My research delves into the intricacies of organizational systems and processes at the intersection of management science, organization science, complexity, business informatics, and economics. To study and comprehend the complex dynamics within organizations, I use simulation-based techniques, specifically agent-based modeling and simulation. My research aims to uncover the impact of incentives, task allocation, collaboration, and autonomy on organizational performance, and to examine the relationships between individuals, teams, and organizations. I am also interested in exploring the interplay of social norms and other factors on organizational behavior. To gain a more comprehensive understanding of the phenomena under study, I employ method triangulation. On this homepage, you will find information about some of my research interests.
Designing organizations for (self-organized) bottom-up task allocation
This research project focuses on designing organizations for (self-organized) bottom-up task allocation, examining ways to create structures and processes that allow for employees to be involved in the task allocation process. This approach to organizational design emphasizes the empowerment of employees to take ownership of their work and make decisions about what tasks they will work on, rather than relying on top-down management to dictate assignments. By enabling bottom-up task allocation, organizations can foster greater innovation, adaptability, and employee engagement. The research likely examines the impact on employee motivation, productivity and overall performance by implementing bottom-up task allocation design, and explore the factors that are conducive for bottom-up task allocation to be successful, also it will look at the best practices, challenges and solutions for implementing bottom-up task allocation in an organization.
Validation and verification of agent-based models
I am interested in a multi-method research approach to validate and verify agent-based models, particularly their behavioral assumptions. The approach involves using both experimental research and simulation-based experiments to examine the behavior of the agents and the accuracy of the model. The experimental research will involve collecting data on the behavior of individuals or groups in a controlled environment, while simulation-based experiments will enable researchers to test the model under different scenarios and conditions. By using a multi-method research approach, researchers can triangulate data from different sources to gain a more complete understanding of the agents’ behavior and the model’s accuracy. The research will likely examine the impact of these models on various domains, such as economics, social sciences, and engineering, and explore the best practices and challenges in the validation and verification of agent-based models.

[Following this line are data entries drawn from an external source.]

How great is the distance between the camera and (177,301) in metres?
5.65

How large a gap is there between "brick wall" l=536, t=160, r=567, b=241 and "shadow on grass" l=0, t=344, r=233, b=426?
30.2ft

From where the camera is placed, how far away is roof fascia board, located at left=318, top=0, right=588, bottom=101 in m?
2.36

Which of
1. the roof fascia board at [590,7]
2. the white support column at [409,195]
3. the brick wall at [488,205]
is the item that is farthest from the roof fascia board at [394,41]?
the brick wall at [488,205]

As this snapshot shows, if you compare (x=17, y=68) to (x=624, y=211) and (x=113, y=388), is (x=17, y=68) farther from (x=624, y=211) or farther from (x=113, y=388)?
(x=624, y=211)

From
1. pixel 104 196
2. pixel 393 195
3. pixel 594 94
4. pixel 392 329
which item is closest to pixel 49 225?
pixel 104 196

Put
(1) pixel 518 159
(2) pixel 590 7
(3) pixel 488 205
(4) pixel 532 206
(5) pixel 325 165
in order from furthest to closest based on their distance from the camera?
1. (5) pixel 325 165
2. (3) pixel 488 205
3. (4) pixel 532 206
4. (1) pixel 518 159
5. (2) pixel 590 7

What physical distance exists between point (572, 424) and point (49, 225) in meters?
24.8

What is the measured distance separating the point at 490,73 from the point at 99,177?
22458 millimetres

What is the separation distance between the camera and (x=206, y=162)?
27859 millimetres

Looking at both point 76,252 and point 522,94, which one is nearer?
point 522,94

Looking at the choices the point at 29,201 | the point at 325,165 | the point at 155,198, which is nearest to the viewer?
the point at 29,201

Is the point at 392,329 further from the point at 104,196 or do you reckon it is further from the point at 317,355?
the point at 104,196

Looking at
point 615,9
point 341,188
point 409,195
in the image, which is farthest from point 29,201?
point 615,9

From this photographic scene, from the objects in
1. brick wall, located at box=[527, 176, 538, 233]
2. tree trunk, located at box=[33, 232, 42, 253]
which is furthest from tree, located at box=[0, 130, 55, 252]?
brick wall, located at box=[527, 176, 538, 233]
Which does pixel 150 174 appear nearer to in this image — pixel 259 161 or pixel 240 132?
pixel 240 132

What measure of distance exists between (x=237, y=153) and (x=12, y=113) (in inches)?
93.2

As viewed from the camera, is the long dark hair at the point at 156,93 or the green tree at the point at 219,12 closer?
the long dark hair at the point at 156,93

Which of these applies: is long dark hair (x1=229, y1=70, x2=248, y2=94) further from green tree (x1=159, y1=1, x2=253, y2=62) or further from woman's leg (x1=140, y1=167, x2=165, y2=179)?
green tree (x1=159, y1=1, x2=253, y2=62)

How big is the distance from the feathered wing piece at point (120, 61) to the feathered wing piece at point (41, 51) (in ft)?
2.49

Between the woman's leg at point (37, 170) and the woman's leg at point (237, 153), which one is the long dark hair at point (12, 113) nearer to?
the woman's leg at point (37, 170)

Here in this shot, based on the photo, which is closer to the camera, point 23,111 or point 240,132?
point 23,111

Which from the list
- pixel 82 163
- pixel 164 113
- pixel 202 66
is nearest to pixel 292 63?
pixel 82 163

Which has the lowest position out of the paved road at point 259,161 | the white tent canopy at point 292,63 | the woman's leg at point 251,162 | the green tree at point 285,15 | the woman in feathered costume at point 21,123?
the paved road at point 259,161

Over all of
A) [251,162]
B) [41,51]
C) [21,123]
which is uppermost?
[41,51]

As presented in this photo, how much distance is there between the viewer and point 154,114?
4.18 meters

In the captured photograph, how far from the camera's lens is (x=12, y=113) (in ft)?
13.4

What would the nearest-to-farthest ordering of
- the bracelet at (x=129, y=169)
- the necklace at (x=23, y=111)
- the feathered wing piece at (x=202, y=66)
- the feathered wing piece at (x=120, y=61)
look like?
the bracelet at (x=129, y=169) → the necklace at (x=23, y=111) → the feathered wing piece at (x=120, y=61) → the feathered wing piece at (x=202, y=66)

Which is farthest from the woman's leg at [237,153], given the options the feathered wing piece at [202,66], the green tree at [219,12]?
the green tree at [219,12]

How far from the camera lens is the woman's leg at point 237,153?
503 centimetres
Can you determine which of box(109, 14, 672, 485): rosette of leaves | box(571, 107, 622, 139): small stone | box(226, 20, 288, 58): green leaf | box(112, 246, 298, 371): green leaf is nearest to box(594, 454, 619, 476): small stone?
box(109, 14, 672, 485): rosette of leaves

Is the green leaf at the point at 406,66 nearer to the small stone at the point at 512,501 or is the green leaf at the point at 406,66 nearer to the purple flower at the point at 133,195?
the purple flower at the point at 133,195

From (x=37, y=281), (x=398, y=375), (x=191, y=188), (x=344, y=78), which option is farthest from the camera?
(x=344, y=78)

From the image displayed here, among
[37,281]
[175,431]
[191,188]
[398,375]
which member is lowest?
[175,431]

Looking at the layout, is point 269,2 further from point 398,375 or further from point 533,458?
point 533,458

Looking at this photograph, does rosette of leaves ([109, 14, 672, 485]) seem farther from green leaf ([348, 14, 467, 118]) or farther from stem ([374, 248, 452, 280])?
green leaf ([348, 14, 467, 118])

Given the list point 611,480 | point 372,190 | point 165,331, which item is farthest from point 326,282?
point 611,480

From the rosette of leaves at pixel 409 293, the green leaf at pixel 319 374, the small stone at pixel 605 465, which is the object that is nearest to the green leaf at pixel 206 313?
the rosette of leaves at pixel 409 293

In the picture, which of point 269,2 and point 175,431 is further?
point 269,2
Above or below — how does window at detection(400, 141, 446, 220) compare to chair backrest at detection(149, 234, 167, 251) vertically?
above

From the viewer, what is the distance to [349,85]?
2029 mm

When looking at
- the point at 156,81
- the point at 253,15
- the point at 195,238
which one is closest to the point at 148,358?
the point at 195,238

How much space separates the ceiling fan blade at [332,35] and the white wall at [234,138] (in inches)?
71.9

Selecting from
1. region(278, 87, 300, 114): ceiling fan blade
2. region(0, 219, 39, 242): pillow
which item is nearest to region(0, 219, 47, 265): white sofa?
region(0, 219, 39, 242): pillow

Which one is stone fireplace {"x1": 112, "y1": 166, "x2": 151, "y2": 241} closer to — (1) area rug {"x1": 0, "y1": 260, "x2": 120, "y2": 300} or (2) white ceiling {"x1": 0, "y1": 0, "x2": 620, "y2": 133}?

Agentization of (micro-) economic models
This research project aims to conduct a systematic analysis of the simplifying assumptions made in standard agency theory models, with a focus on assessing the extent to which these assumptions limit the derived contracts’ applicability in situations where they do not hold. Specifically, the project will focus on problems studied within the hidden-action framework and will aim to quantify the “costs” of these assumptions in terms of lost utility for the principal. The project aims to address limitations in the agency theory literature, which is suspected to fail in explaining empirical phenomena and to focus on problems of little substantive interest, which could be dangerous if problems in organizational settings are to be solved. The project was funded by the Jubiläumsfond of the Oesterreichische Nationalbank.
Agent-based modeling and simulation for management and organization science
This research project applies agent-based modeling and simulation techniques to investigate questions related to management and organization science. Agent-based modeling is a computational approach that allows researchers to create a digital representation of a system or process, where individuals (called agents) interact with each other and their environment. By simulating these interactions, researchers can gain insights into how the system operates, evolves, and responds to different scenarios. In the context of management and organization science, this project seeks to use agent-based modeling to study various phenomena such as decision making, cooperation, competition, and emergence of structures in organizations. The goal is to contribute to a better understanding of the underlying dynamics and mechanisms of organizational behavior and to provide practical recommendations for managers and practitioners. The use of this computational approach enables to explore how the different agents interact, how they make decisions, and how they influence the overall performance of the organization. It is likely that the research uses different case studies or scenarios to test the model’s predictions and to validate its results.